The idea of loving your neighbor is simple enough—in fact, it may be the most easily understood thing in the world. But actually doing it might be the most difficult thing in the world. And yet God calls us to do it. So I’m struck, not by what Paul calls us to do, here, but rather by what he uses to motivate us–at the beginning of the chapter.

He speaks in a sincere—or insincere—subjunctive mood, using “if,” when he knows very well the conditions are fulfilled. What are the conditions? Because there is encouragement in Christ, because there is consolation of love, because there is fellowship of the Spirit, because there is affection, and because there is compassion—we can make his joy complete; we can be of the same mind as him; we can maintain love; remain united and intent on one purpose. We can imitate God in the incarnation.

Paul offers no dry, painful stoicism. He offers a positive, affective reason for obeying God, deferring to other, denying our selves, taking our crosses, and ultimately dying to our selves.
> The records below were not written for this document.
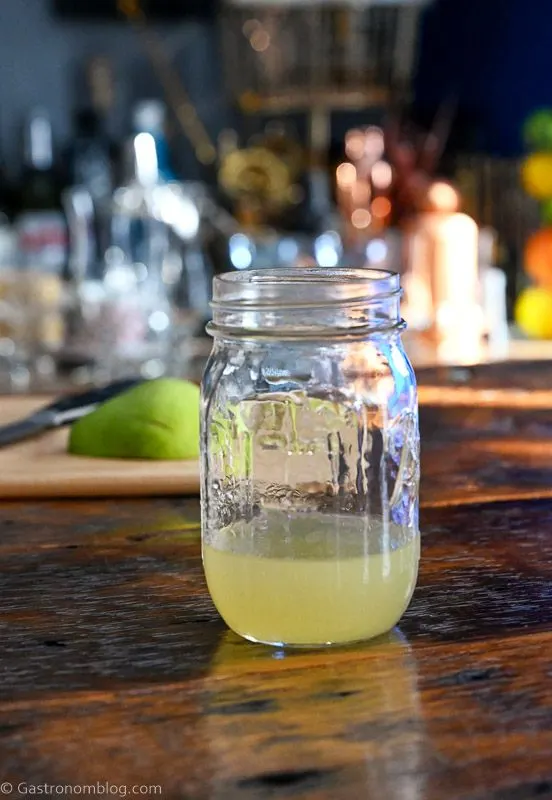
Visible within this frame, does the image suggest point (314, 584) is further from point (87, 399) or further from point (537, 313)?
point (537, 313)

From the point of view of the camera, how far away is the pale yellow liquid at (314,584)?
0.46 metres

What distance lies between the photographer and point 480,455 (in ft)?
2.81

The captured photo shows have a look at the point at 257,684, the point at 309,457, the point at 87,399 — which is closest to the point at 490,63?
the point at 87,399

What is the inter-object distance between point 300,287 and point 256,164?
75.9 inches

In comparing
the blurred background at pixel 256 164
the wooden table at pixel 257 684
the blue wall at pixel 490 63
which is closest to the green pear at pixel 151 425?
the wooden table at pixel 257 684

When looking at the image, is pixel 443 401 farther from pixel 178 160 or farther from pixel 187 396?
pixel 178 160

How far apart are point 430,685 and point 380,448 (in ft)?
0.38

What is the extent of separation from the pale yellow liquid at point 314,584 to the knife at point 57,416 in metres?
0.41

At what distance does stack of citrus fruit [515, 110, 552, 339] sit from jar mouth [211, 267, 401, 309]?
3.67 feet

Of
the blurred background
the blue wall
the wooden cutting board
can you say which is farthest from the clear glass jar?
the blue wall

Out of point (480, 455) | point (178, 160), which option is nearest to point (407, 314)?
point (480, 455)

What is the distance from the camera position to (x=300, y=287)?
0.47 m

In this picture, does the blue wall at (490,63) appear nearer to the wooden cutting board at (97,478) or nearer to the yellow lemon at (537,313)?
the yellow lemon at (537,313)

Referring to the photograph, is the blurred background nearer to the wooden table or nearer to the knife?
the knife
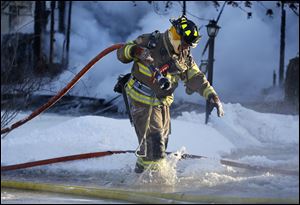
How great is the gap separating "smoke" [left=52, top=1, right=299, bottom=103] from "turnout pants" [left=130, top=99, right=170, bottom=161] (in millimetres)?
7639

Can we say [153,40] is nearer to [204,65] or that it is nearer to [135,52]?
[135,52]

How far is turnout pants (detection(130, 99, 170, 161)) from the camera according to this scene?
523cm

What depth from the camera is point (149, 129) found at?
523 cm

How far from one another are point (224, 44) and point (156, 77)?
35.0ft

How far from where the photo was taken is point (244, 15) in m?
15.4

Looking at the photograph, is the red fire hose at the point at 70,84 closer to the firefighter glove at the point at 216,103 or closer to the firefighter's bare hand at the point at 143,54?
the firefighter's bare hand at the point at 143,54

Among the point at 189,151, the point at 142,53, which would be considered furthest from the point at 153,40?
the point at 189,151

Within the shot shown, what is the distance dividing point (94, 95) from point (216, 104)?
28.4ft

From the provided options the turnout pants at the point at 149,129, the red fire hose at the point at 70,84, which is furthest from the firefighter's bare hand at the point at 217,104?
the red fire hose at the point at 70,84

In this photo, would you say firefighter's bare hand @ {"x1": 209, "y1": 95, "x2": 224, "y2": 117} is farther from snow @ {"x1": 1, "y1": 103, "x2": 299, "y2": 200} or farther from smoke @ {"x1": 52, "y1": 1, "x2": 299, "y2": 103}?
smoke @ {"x1": 52, "y1": 1, "x2": 299, "y2": 103}

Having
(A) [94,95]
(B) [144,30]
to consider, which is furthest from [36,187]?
(B) [144,30]

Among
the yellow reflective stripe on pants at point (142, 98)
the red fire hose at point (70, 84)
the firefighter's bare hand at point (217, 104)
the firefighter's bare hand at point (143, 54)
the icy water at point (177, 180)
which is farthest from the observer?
the red fire hose at point (70, 84)

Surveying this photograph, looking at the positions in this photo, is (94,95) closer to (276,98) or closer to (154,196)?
(276,98)

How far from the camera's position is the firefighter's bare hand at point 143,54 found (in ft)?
16.2
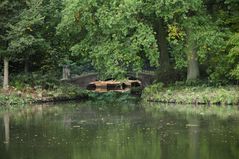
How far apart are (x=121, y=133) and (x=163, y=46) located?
47.7 ft

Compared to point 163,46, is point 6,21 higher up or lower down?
higher up

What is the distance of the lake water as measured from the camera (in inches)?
536

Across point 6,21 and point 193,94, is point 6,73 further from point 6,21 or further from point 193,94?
point 193,94

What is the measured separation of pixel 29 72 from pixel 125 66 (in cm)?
690

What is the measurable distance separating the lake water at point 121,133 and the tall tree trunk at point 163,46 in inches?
242

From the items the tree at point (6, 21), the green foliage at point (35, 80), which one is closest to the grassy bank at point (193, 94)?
the green foliage at point (35, 80)

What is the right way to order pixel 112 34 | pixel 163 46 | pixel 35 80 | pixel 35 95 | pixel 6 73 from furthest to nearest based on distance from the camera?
pixel 35 80 < pixel 6 73 < pixel 163 46 < pixel 35 95 < pixel 112 34

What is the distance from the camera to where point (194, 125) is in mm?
18578

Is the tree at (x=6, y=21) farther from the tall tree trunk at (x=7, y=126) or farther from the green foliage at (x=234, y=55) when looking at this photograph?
the green foliage at (x=234, y=55)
This encourages me. I believe it really happens that when we look to God and cast all our hope on him, staring at Christ’s work, and attend to the people around us—their struggles, their joys, their pain, their projects—I really think we can forget about ourselves, degree by degree, and come to love them. Moreover, I think we will find ourselves happy in doing so. It is one of the great ironies of life that only by forgetting about your happiness—forsaking it—do you really become happy. I’m not talking about conditional, circumstantial happiness—I’m talking about gladness, deep, perhaps unknowing, satisfaction. What else could it be to be in harmony with our good, strong, loving Father’s will–to retune to the songs of Eden?

That’s not to say that it won’t involve pain. To carry a cross is to embrace pain. But for the joy set before him, Jesus endured the cross. And I don’t think it was just some future, unrealized joy that motivated him. He wasn’t just dying for people he never met, for some abstract cause, for an ideal principal—he was dying for his friends. Do you think he wasn’t aching for the men and women with whom he’d spent every moment of the last three years, whom he—God himself—had come to call friends? Do you think his heart wasn’t broken for Peter, who plunged out of boats to be with him, who tried so hard and failed so often to love him, this friend of friends? Do you think his bones didn’t ache for love of his mother, whose heart he was breaking, for the disciple who would identify himself as “the disciple whom Jesus loved,” whom he would charge with caring for his heart-pierced mom—his mother, from whom he’d come, bleeding and crying (surely he cried)?

Jesus loves you as much as he loved his contemporary friends. He died for you just as he died for them—because he needed you. Can you imagine someone willing to die that you might live? It happened for you. God did it for you.

May he stoke this love of his in our hearts.